→ Your instructions
Print out the entries from the line containing "福建精品仁面子 自产自销优良树种" through the last line, exactly, and print nothing else. Pictures are not copied.

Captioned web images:
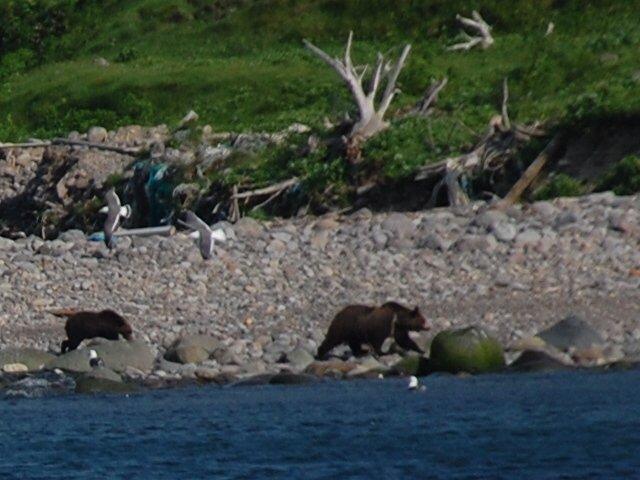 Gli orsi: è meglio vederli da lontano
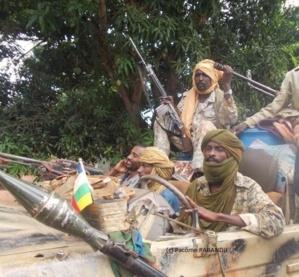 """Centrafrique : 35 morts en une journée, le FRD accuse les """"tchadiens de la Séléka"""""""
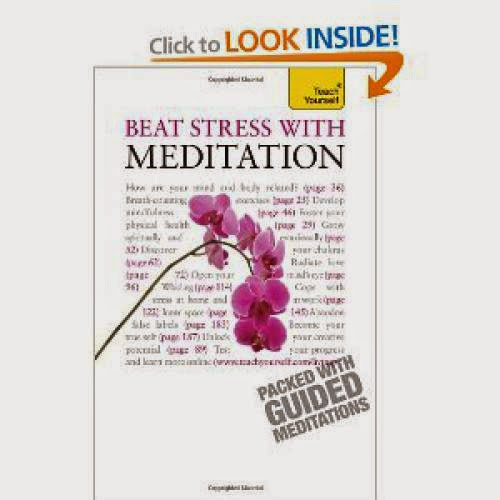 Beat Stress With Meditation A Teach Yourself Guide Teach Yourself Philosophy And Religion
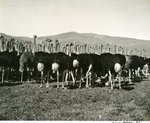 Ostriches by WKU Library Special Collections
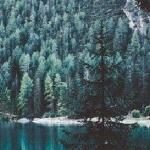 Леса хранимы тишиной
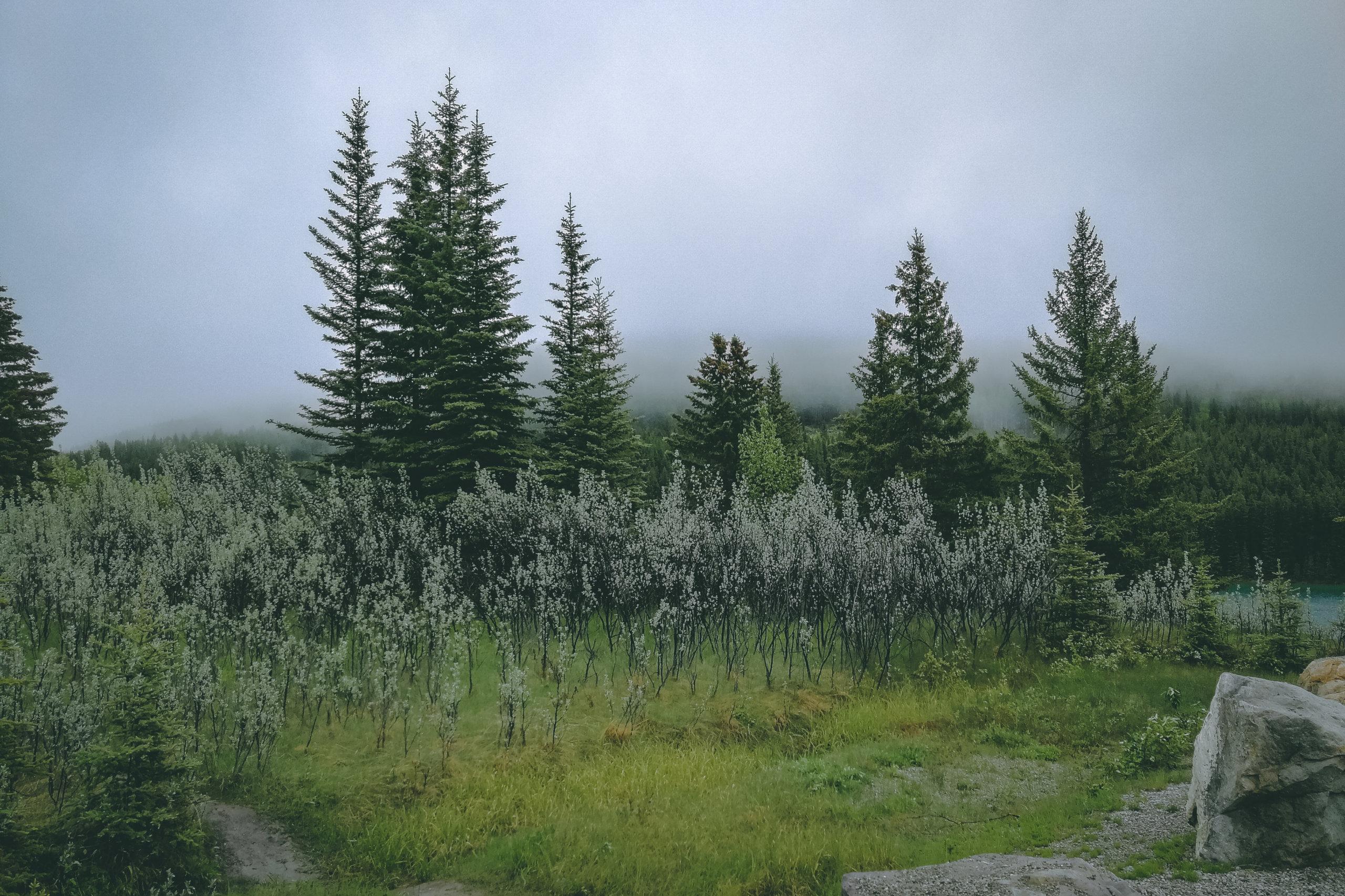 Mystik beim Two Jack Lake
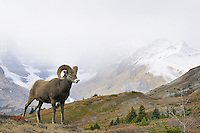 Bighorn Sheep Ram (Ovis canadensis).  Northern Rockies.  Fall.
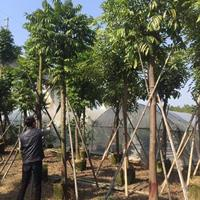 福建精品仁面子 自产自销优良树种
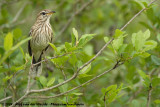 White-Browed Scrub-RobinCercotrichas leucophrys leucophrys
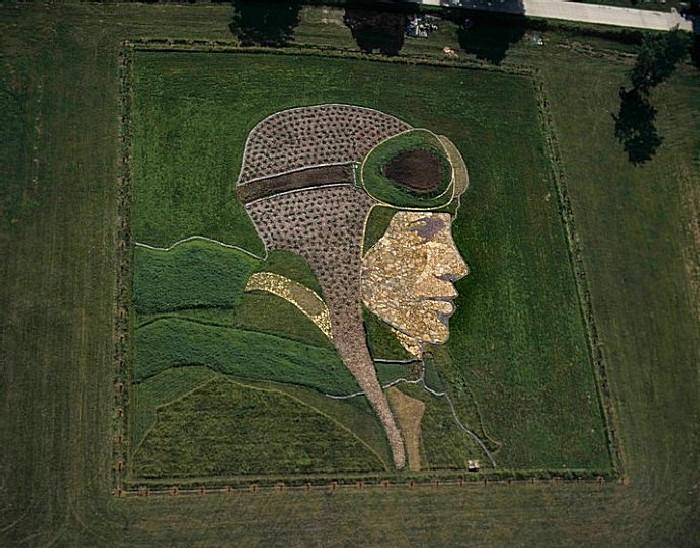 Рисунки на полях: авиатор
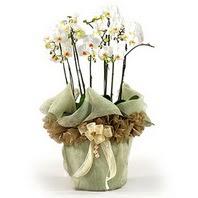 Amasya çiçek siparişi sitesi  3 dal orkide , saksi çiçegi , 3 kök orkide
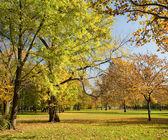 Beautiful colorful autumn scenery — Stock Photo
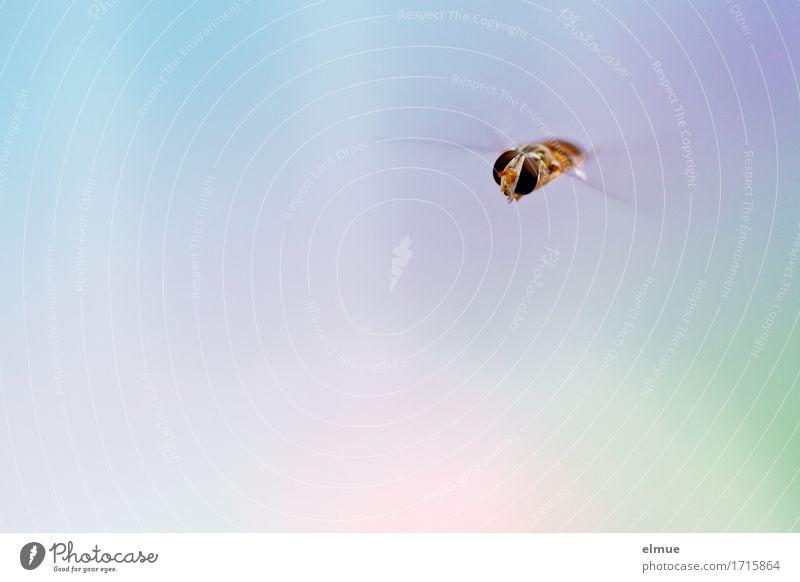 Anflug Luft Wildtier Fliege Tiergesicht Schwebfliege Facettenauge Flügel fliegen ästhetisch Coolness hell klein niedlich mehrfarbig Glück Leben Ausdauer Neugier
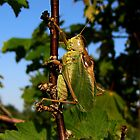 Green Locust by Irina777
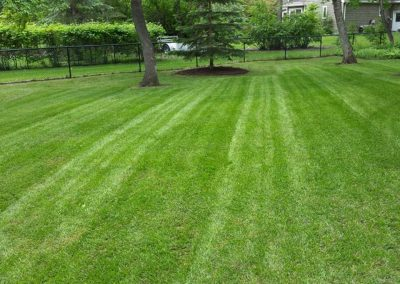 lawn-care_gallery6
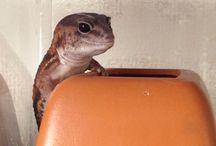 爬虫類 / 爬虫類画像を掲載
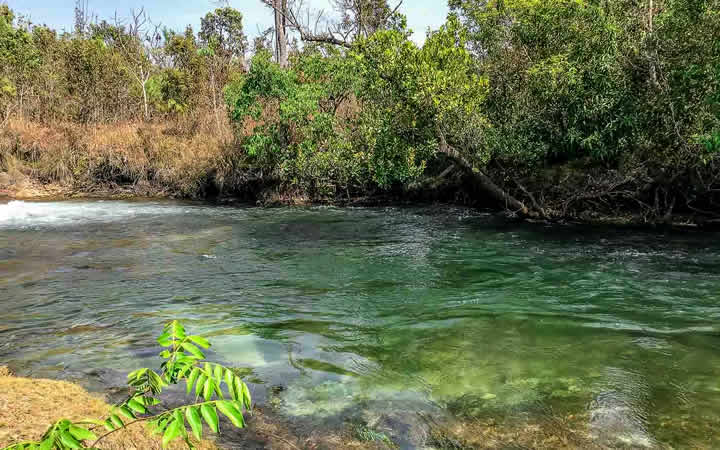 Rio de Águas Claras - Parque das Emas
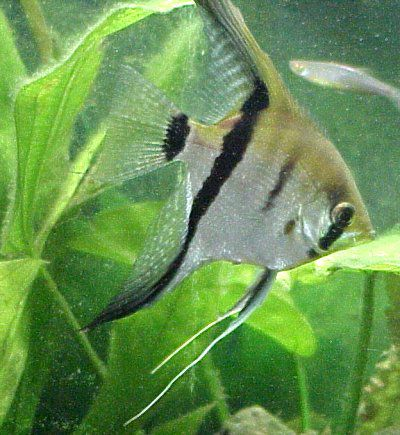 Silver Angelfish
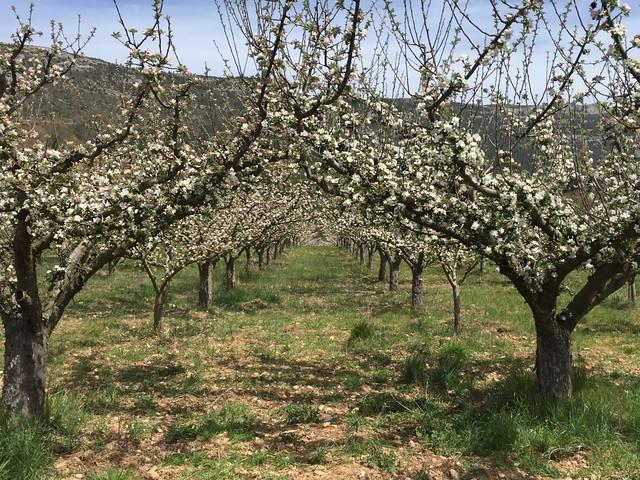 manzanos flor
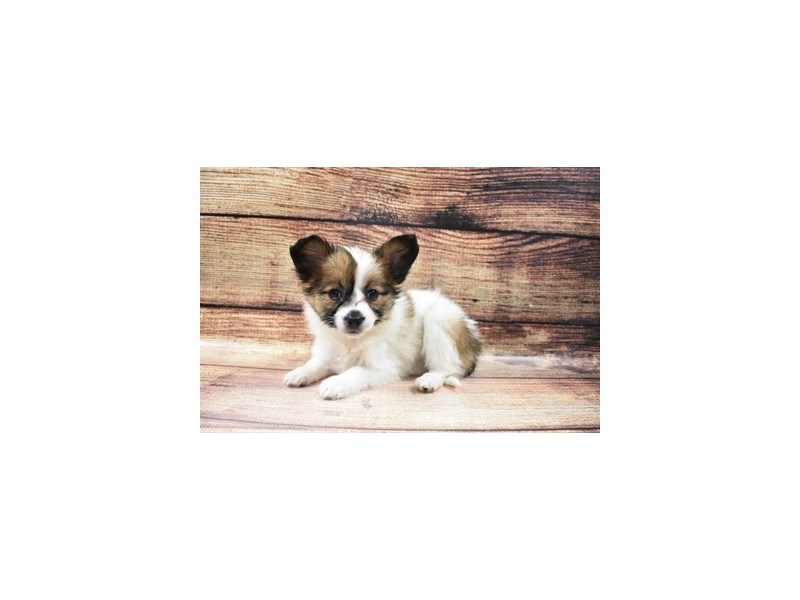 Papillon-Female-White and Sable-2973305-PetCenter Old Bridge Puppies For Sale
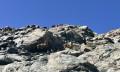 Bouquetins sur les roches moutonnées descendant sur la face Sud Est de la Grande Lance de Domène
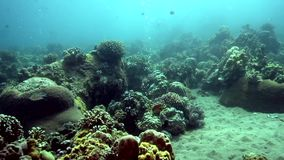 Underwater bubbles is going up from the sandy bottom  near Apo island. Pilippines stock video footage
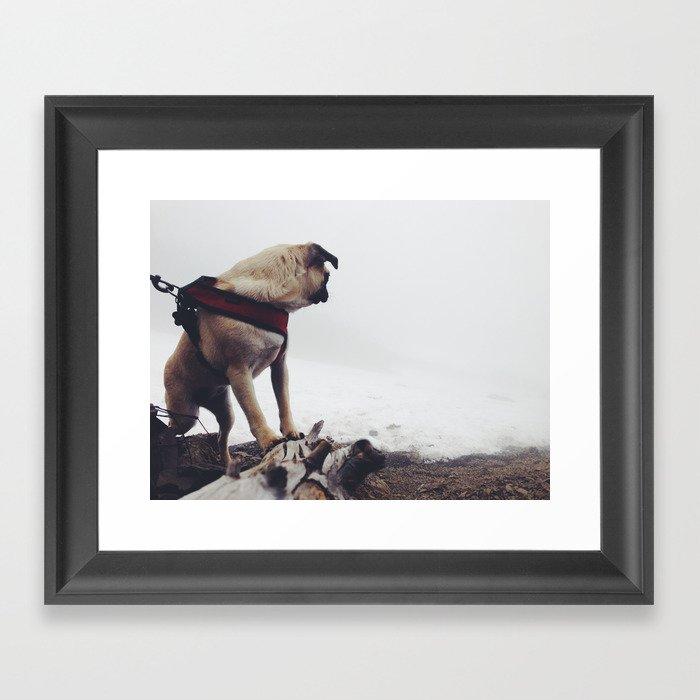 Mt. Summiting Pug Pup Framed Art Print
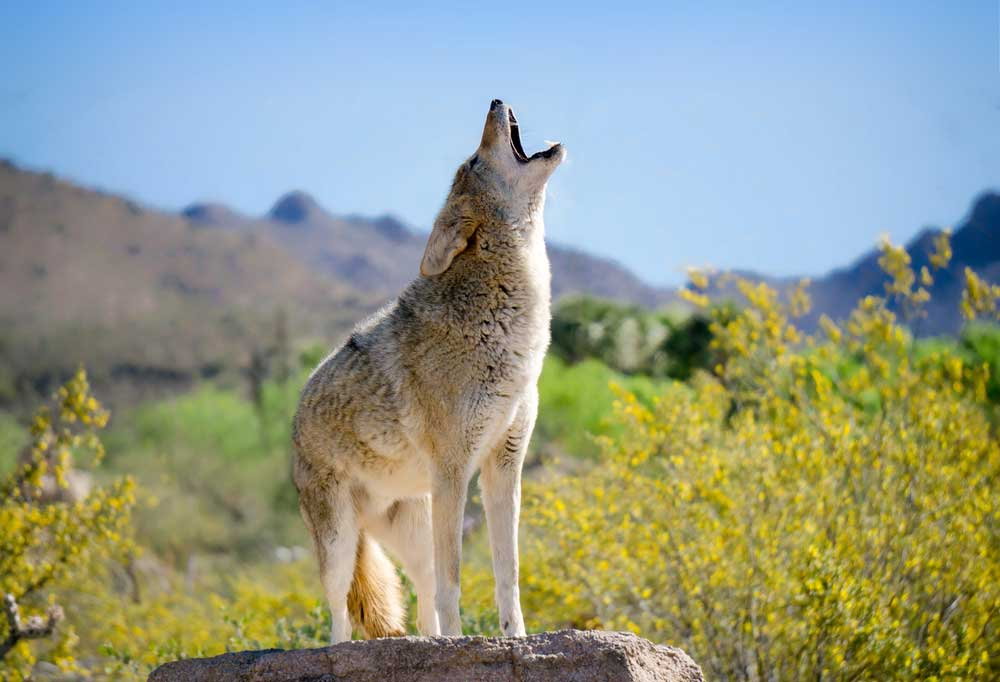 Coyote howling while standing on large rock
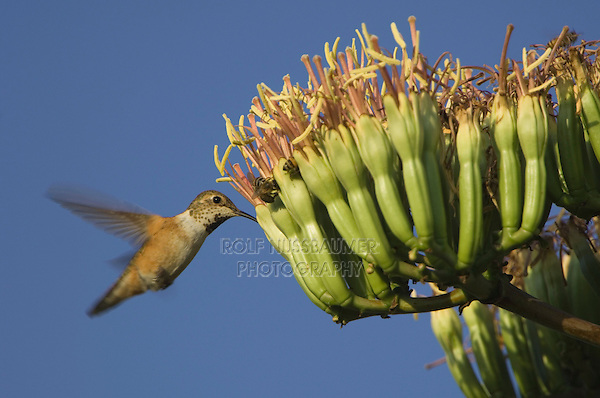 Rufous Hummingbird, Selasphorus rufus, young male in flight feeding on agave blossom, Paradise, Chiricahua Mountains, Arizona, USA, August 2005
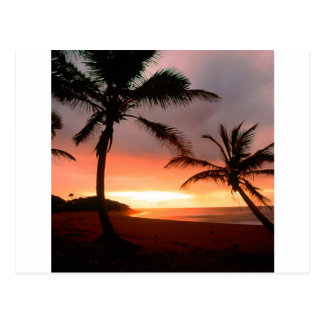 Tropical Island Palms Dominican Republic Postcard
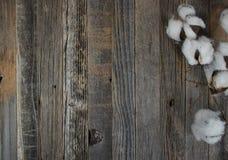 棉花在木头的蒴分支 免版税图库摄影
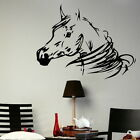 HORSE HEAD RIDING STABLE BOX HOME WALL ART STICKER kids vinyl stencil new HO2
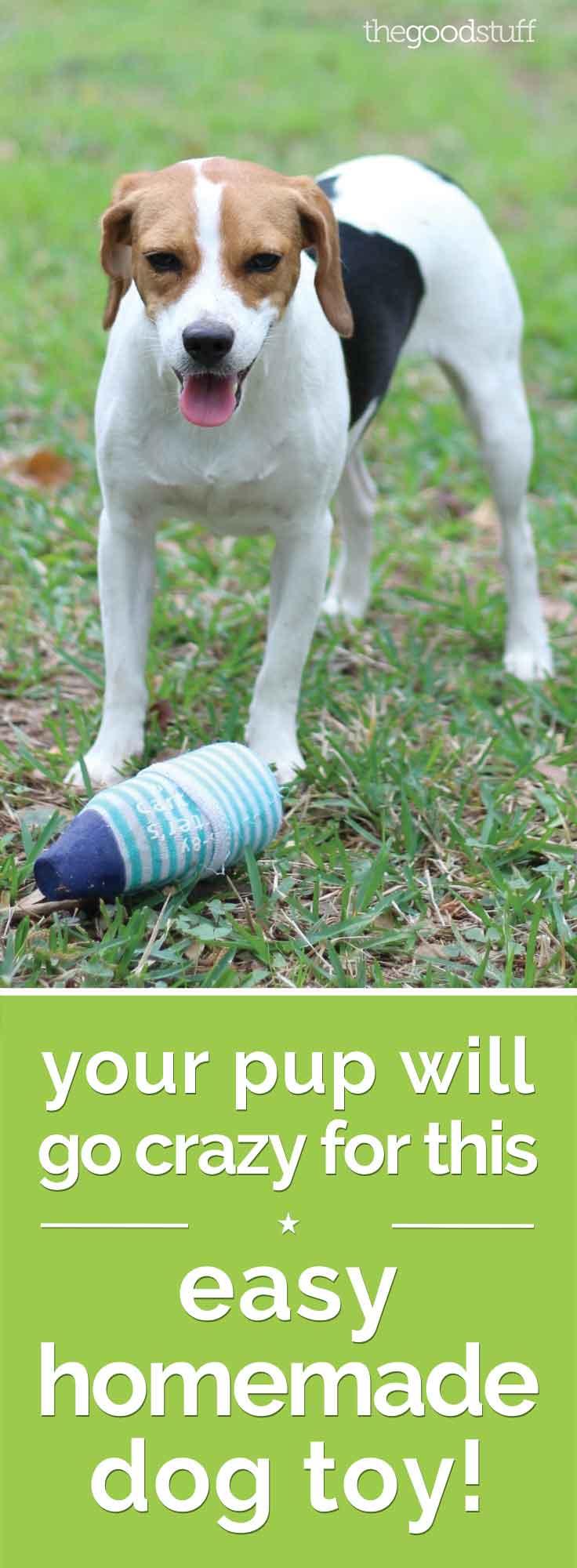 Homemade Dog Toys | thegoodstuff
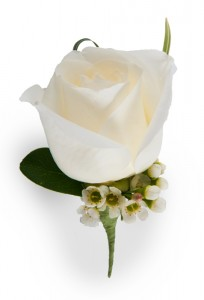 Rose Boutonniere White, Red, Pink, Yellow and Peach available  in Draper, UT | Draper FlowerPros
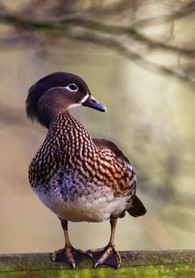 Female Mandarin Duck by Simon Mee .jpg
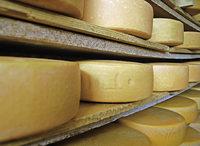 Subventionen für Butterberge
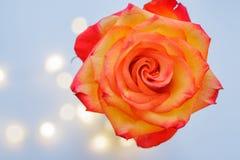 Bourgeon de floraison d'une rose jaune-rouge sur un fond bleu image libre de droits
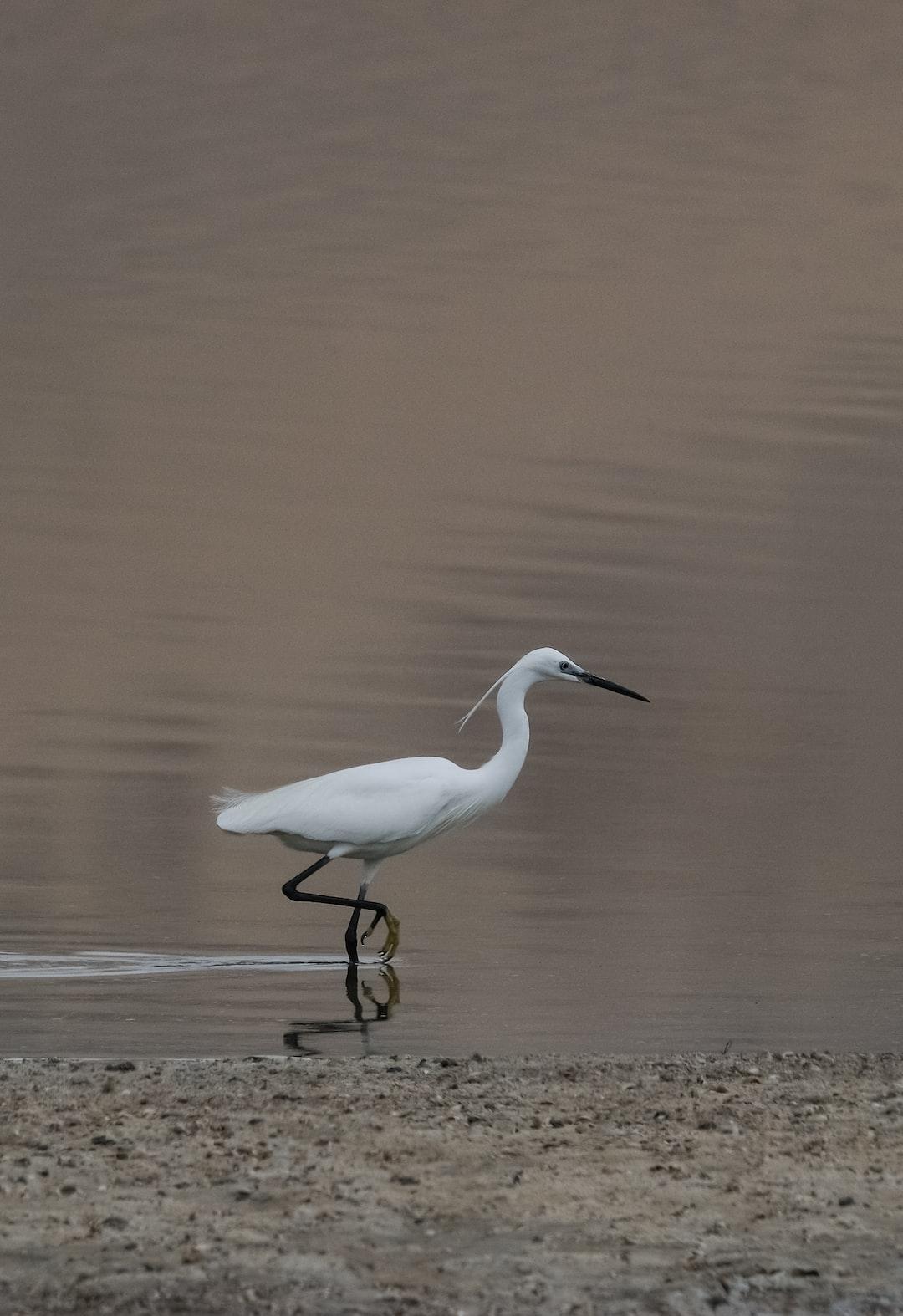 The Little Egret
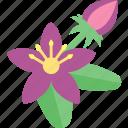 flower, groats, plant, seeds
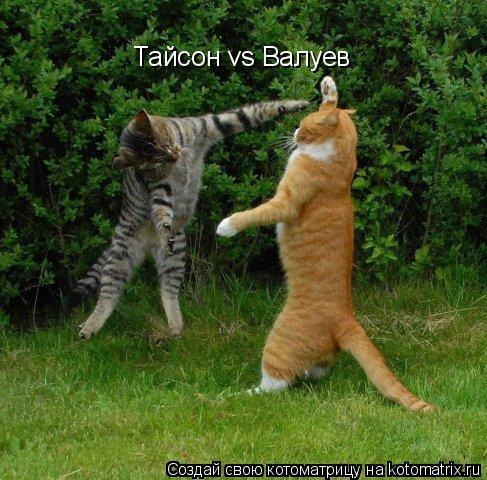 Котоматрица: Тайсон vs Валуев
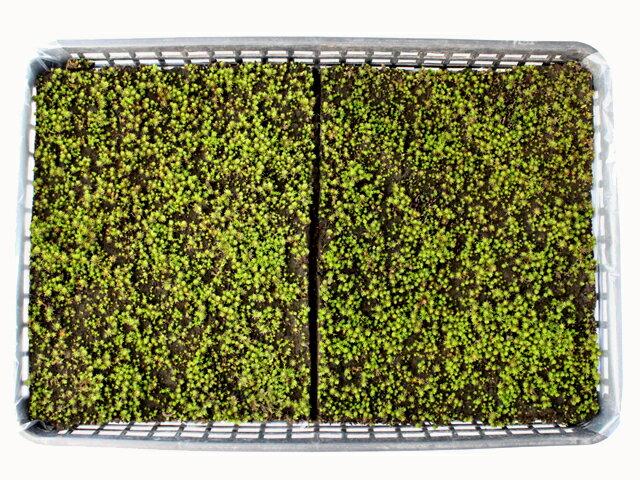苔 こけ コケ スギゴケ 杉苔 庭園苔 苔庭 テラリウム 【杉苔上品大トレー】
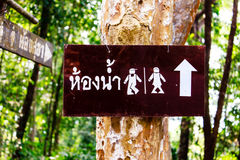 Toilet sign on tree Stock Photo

→ Completed exercise
 福建精品仁面子 自产自销优良树种
 White-Browed Scrub-RobinCercotrichas leucophrys leucophrys
 Рисунки на полях: авиатор
 Amasya çiçek siparişi sitesi  3 dal orkide , saksi çiçegi , 3 kök orkide
 Beautiful colorful autumn scenery — Stock Photo
 Anflug Luft Wildtier Fliege Tiergesicht Schwebfliege Facettenauge Flügel fliegen ästhetisch Coolness hell klein niedlich mehrfarbig Glück Leben Ausdauer Neugier
 Green Locust by Irina777
 lawn-care_gallery6
 爬虫類 / 爬虫類画像を掲載
 Rio de Águas Claras - Parque das Emas
 Silver Angelfish
 manzanos flor
 Papillon-Female-White and Sable-2973305-PetCenter Old Bridge Puppies For Sale
 Bouquetins sur les roches moutonnées descendant sur la face Sud Est de la Grande Lance de Domène
 Underwater bubbles is going up from the sandy bottom  near Apo island. Pilippines stock video footage
 Mt. Summiting Pug Pup Framed Art Print
 Coyote howling while standing on large rock
 Rufous Hummingbird, Selasphorus rufus, young male in flight feeding on agave blossom, Paradise, Chiricahua Mountains, Arizona, USA, August 2005
 Tropical Island Palms Dominican Republic Postcard
 棉花在木头的蒴分支 免版税图库摄影
 HORSE HEAD RIDING STABLE BOX HOME WALL ART STICKER kids vinyl stencil new HO2
 Homemade Dog Toys | thegoodstuff
 Rose Boutonniere White, Red, Pink, Yellow and Peach available  in Draper, UT | Draper FlowerPros
 Female Mandarin Duck by Simon Mee .jpg
 Subventionen für Butterberge
 Bourgeon de floraison d'une rose jaune-rouge sur un fond bleu image libre de droits
 The Little Egret
 flower, groats, plant, seeds
 Котоматрица: Тайсон vs Валуев
苔 こけ コケ スギゴケ 杉苔 庭園苔 苔庭 テラリウム 【杉苔上品大トレー】
 Toilet sign on tree Stock Photo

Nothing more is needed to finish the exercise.